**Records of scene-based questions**
---
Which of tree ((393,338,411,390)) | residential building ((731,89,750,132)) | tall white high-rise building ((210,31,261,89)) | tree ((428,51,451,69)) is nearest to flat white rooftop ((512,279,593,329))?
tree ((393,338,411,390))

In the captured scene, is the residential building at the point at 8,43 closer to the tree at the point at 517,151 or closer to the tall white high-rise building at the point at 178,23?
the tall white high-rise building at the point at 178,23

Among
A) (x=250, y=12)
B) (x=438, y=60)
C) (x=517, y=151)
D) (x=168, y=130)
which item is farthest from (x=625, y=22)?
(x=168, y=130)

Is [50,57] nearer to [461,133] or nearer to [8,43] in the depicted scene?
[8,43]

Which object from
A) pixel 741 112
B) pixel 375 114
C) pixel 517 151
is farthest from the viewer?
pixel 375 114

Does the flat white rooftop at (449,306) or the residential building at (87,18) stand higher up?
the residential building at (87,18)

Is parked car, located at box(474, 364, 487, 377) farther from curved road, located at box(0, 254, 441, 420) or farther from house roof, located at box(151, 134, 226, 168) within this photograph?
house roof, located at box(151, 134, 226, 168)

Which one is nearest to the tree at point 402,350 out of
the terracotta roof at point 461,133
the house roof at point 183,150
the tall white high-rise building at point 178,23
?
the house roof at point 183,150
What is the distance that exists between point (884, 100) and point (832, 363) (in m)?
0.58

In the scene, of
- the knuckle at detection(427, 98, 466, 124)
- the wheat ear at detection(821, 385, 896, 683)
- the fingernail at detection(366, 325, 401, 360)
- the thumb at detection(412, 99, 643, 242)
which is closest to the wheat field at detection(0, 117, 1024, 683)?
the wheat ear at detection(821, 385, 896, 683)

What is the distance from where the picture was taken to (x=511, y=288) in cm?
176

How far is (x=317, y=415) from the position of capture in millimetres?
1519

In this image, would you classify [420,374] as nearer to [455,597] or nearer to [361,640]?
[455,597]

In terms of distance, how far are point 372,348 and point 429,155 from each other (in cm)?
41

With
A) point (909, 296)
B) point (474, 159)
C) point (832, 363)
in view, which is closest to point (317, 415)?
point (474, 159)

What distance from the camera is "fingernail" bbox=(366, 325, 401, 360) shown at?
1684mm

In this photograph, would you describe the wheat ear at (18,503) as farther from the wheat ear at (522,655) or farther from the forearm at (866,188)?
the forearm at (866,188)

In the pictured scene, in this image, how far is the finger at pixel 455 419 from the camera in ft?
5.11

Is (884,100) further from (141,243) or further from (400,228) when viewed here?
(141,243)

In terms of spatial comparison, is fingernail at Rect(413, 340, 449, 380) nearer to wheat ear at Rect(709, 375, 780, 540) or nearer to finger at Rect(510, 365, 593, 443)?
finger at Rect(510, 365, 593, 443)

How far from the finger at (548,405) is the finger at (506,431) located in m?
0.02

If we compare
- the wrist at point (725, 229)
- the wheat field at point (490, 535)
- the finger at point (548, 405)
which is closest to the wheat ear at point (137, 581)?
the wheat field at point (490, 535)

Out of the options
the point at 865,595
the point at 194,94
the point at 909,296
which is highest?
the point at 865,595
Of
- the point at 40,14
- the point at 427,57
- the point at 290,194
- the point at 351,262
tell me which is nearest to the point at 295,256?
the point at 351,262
---
Set down the listing above in full, please, exactly as it appears.

Which of tree ((393,338,411,390)) | residential building ((731,89,750,132)) | tall white high-rise building ((210,31,261,89)) | tree ((428,51,451,69)) is nearest to flat white rooftop ((512,279,593,329))?
tree ((393,338,411,390))

In the captured scene, is the residential building at the point at 8,43 closer to the tree at the point at 517,151 or closer to the tall white high-rise building at the point at 178,23?
the tall white high-rise building at the point at 178,23

Among
A) (x=250, y=12)
B) (x=438, y=60)
C) (x=517, y=151)
D) (x=168, y=130)
which item is farthest from (x=625, y=22)?
(x=168, y=130)

Is [50,57] nearer to [461,133] or nearer to [8,43] in the depicted scene?
[8,43]

Which object from
A) pixel 741 112
B) pixel 375 114
C) pixel 517 151
is farthest from the viewer?
pixel 375 114

Does the flat white rooftop at (449,306) or the residential building at (87,18) stand higher up?
the residential building at (87,18)

Is parked car, located at box(474, 364, 487, 377) farther from curved road, located at box(0, 254, 441, 420) or farther from house roof, located at box(151, 134, 226, 168) within this photograph?
house roof, located at box(151, 134, 226, 168)

Which one is nearest to the tree at point 402,350 out of
the terracotta roof at point 461,133
the house roof at point 183,150
the tall white high-rise building at point 178,23
?
the house roof at point 183,150
What is the distance that exists between point (884, 100) and point (832, 363) (in m)?
0.58

In the scene, of
- the knuckle at detection(427, 98, 466, 124)
- the wheat ear at detection(821, 385, 896, 683)
- the fingernail at detection(366, 325, 401, 360)
- the thumb at detection(412, 99, 643, 242)
which is closest to the wheat field at detection(0, 117, 1024, 683)?
the wheat ear at detection(821, 385, 896, 683)

What is the distance from where the picture was taken to (x=511, y=288) in cm?
176

How far is (x=317, y=415) from the position of capture in millimetres?
1519

In this image, would you classify [420,374] as nearer to [455,597] or nearer to [361,640]?
[455,597]

In terms of distance, how far are point 372,348 and point 429,155 from each other (in cm)?
41

With
A) point (909, 296)
B) point (474, 159)
C) point (832, 363)
in view, which is closest to point (317, 415)?
point (474, 159)

What distance from the camera is "fingernail" bbox=(366, 325, 401, 360) shown at?
1684mm

In this photograph, would you describe the wheat ear at (18,503) as farther from the wheat ear at (522,655) or farther from the forearm at (866,188)?
the forearm at (866,188)

In the pictured scene, in this image, how far is the finger at pixel 455 419 from the camera in ft?
5.11

Is (884,100) further from (141,243) or further from (400,228) when viewed here?
(141,243)

In terms of spatial comparison, is fingernail at Rect(413, 340, 449, 380) nearer to wheat ear at Rect(709, 375, 780, 540) or nearer to finger at Rect(510, 365, 593, 443)?
finger at Rect(510, 365, 593, 443)

How far from the finger at (548,405) is the finger at (506,431) located in m?
0.02

If we compare
- the wrist at point (725, 229)
- the wheat field at point (490, 535)
- the finger at point (548, 405)
which is closest to the wheat ear at point (137, 581)?
the wheat field at point (490, 535)

Out of the options
the point at 865,595
the point at 194,94
the point at 909,296
which is highest?
the point at 865,595
Of
- the point at 40,14
- the point at 427,57
- the point at 290,194
- the point at 351,262
tell me which is nearest to the point at 295,256?
the point at 351,262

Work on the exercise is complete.